- AIM
Reproduce verbatim the final portion of the material below, from the line containing "As pictured in" through its last line, and nothing else.

- GIVEN RECORDS
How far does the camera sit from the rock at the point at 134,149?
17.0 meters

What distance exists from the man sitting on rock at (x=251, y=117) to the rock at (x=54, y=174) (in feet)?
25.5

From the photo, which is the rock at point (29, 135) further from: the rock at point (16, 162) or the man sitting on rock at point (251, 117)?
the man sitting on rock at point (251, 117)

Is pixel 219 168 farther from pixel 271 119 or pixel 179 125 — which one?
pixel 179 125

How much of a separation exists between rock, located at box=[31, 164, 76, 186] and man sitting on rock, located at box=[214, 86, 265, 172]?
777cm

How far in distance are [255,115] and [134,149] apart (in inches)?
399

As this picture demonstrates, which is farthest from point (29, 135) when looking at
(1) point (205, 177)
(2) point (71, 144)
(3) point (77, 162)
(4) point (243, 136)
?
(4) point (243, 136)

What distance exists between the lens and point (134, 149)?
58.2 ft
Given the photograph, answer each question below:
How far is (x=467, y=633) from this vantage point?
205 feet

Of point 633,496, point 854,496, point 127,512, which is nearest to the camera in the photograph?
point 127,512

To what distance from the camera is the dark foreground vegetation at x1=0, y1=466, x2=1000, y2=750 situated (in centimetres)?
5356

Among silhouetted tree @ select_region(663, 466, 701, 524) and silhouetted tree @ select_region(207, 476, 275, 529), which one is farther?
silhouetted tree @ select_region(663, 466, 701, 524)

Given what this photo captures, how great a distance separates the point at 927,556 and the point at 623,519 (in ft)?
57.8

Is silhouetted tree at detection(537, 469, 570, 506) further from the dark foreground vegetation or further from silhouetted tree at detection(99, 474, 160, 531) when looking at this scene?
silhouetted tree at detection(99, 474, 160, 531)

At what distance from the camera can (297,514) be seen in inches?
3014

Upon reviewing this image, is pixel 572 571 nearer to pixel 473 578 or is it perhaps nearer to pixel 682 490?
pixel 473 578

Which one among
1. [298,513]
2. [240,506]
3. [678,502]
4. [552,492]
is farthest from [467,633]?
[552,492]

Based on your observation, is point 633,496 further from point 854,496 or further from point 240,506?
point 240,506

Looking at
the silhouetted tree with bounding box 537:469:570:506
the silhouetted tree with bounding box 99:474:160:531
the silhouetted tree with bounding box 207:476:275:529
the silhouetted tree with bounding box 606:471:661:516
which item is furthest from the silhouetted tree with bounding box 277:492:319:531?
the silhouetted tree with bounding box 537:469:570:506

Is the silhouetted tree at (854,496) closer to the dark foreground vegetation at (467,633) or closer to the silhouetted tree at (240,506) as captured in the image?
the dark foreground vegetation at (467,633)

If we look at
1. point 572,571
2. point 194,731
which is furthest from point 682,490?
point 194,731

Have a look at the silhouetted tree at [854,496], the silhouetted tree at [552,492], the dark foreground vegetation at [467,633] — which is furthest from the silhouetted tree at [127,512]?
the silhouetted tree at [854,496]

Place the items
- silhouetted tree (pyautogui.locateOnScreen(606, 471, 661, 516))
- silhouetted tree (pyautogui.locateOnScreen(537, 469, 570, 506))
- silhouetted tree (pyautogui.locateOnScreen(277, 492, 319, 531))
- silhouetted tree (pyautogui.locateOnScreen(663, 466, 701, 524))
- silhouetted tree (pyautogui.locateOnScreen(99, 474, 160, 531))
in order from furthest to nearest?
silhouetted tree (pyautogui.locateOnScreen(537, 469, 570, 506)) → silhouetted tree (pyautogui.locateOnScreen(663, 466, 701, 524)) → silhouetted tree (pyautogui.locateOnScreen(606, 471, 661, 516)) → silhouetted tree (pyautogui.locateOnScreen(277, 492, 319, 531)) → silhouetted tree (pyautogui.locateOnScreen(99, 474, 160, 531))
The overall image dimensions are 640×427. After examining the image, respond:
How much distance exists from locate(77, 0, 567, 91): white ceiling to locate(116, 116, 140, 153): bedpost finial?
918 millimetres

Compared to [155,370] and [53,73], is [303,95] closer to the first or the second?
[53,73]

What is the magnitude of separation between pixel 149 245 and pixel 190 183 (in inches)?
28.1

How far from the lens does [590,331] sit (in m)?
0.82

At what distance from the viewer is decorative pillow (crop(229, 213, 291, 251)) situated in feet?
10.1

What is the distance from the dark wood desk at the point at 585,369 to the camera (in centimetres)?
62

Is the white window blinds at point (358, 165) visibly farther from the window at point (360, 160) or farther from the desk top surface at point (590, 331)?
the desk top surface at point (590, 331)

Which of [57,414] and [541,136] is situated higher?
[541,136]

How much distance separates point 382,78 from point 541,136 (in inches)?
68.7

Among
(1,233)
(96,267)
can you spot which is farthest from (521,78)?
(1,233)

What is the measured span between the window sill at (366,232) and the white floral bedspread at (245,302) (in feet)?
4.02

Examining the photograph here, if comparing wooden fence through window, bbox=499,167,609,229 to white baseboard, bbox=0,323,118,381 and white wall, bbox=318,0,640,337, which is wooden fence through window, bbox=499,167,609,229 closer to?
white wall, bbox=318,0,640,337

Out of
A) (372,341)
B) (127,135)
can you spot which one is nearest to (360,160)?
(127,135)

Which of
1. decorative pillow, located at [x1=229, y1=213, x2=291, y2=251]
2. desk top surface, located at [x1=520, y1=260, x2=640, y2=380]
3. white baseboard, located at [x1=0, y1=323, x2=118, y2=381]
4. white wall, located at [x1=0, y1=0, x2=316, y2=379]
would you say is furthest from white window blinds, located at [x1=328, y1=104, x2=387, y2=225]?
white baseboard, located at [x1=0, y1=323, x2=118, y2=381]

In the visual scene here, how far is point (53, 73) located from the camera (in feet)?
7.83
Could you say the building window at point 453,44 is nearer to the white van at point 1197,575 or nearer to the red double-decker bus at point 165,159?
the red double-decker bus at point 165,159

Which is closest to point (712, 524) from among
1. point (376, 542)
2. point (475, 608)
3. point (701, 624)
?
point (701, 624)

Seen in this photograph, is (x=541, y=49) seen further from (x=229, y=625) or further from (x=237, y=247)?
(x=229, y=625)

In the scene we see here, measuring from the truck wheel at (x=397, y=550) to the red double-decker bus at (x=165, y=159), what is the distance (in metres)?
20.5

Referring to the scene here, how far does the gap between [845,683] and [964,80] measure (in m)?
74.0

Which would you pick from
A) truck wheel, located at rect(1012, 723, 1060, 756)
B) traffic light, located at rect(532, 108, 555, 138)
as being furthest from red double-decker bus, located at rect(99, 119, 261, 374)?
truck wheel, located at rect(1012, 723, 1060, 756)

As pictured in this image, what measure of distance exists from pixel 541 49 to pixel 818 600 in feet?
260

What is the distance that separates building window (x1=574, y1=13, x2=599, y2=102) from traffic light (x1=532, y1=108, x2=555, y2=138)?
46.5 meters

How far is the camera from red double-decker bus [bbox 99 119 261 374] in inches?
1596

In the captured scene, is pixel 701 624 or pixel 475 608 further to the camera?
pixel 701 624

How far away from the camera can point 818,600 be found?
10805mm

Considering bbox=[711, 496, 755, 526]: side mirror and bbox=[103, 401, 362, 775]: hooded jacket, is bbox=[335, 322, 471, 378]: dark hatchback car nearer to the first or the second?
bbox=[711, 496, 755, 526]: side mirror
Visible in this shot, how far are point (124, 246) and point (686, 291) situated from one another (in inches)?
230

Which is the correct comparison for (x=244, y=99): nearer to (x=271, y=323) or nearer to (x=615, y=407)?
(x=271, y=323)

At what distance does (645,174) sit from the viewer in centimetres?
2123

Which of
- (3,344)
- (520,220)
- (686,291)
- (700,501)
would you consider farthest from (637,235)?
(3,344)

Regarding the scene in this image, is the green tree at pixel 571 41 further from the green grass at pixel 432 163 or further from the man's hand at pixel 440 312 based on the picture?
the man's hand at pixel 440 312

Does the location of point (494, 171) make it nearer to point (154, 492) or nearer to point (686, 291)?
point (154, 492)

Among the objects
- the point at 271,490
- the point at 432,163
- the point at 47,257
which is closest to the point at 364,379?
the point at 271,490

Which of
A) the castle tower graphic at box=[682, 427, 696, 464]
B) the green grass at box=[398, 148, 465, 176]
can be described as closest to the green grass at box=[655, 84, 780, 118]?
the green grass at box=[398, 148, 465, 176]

- TASK ANSWER
As pictured in this image, what measure of distance exists from pixel 541 49 to pixel 818 600 in feet?
260

What is the distance that separates building window (x1=574, y1=13, x2=599, y2=102) from traffic light (x1=532, y1=108, x2=555, y2=138)?
46.5 meters

How far is the camera from red double-decker bus [bbox 99 119 261 374] in inches?
1596

In the captured scene, is pixel 701 624 or pixel 475 608 further to the camera?
pixel 701 624

How far away from the camera can point 818,600 be found?
10805mm

Considering bbox=[711, 496, 755, 526]: side mirror and bbox=[103, 401, 362, 775]: hooded jacket, is bbox=[335, 322, 471, 378]: dark hatchback car nearer to the first or the second?
bbox=[711, 496, 755, 526]: side mirror
Visible in this shot, how far are point (124, 246) and point (686, 291) situated from one another (in inches)?
230

Which is the correct comparison for (x=244, y=99): nearer to (x=271, y=323) or nearer to (x=615, y=407)?
(x=271, y=323)

At what distance does (645,174) sit from the viewer in centimetres?
2123

Which of
- (3,344)
- (520,220)
- (686,291)
- (700,501)
would you consider farthest from (637,235)?
(3,344)

Regarding the scene in this image, is the green tree at pixel 571 41 further from the green grass at pixel 432 163 or further from the man's hand at pixel 440 312 based on the picture?
the man's hand at pixel 440 312

Does the location of point (494, 171) make it nearer to point (154, 492) or nearer to point (686, 291)?
point (154, 492)

Among the objects
- the point at 271,490
- the point at 432,163
- the point at 47,257
which is closest to the point at 364,379?
the point at 271,490

Which of
A) the castle tower graphic at box=[682, 427, 696, 464]
B) the green grass at box=[398, 148, 465, 176]
can be described as closest to the green grass at box=[655, 84, 780, 118]?
the green grass at box=[398, 148, 465, 176]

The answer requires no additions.